Designing a functional room for your child can seem daunting. A project that large should be tackled in steps. With over 25 years designing bedrooms for children, we've got our system down to a T. It's our Casa Kids design recipe if you will; a recipe with few ingredients that are easy to follow. First up in that recipe is...
Before you begin your quest into finding the right furniture and decor pieces for your child's room there are a few things you need to do. We like to start by taking photos and measurements of the room first. When measuring a space don't forget to account for baseboards, windows, ceiling heights, and how far doors open in. If the room has ceiling fans measure how high they are. An easy way to organize this information is to draw a floor plan of the room, the more detail the better.
Once you've measured the space it's time to ask yourself some questions about the requirements for the room. Here we focus on the user of the space.
Who is this room for?
A three-year-old child has different needs than a twelve-year-old child. One of our first questions when meeting with families is always the age and gender of the kids.
How long will I be living in my home?
If your home is a rental, do you see yourself staying there for a year? Five? How long will your child need this space to work for them? Can I make this space work for them at 5 and 13? How much are you willing to invest in if your stay is short term?
Will this room be shared?
If a pair of siblings are sharing the room, how long will they share for? Is there potential for them to have separate rooms as they grow older? If there isn't it's important to find solutions to future privacy issues. If grandparents or other family visits is there a separate guest room for them? What about sleepovers?
Now that you've gathered information about the room's conditions and who will be needing to use the space, it's time to lay it out. With all of your intel make a list of furniture your child will need. The staples of every room are beds, desks, and storage, but every home has different needs. We always start with the bed and then work our way through desks, storage, and any other needs you discovered that need to be addressed.

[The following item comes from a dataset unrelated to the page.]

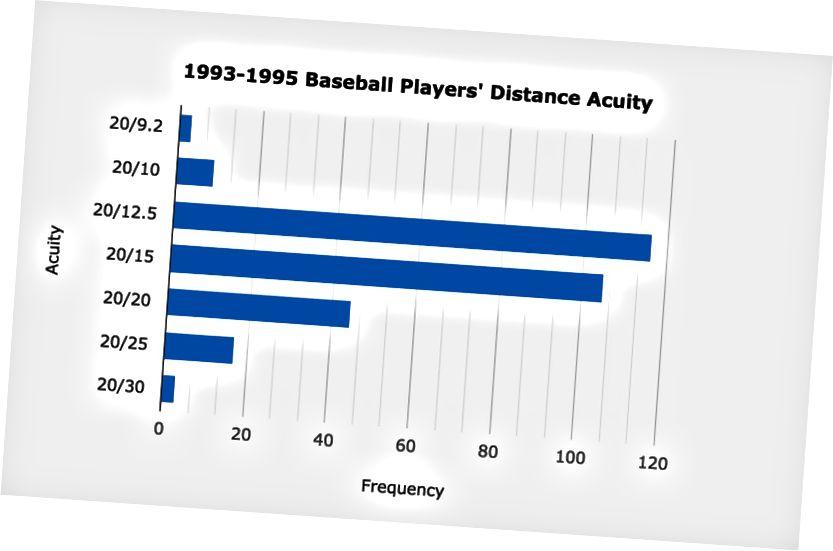 Sehkraft- und Sehschärfergebnisse von professionellen Baseballspielern von 1993 bis 1995. Die obigen Daten umfassen sowohl Spieler der kleinen als auch der großen Liga. (Quelle: American Journal of Ophthalmology, November 1996.)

As you create the layout keep in mind the circulation of the room. Take account of all the niches in a room, windows, position of doors and then pick where the bed will go, that is your anchor point. Typically we then put desks or storage opposite the bed. We like keeping all the furniture against the longer walls in a room, this helps the room feel balanced and floor space open. Finally, walk through the room with your layout in mind. Ask yourself would I be comfortable if I had to get into bed this way? Will the sun feel blinding in the mornings if my head is facing a certain way? Is it easy for me to reach things I need quickly? Is any part of the room obstructed making it useless? The goal is comfort and functionality, this makes for a lasting design.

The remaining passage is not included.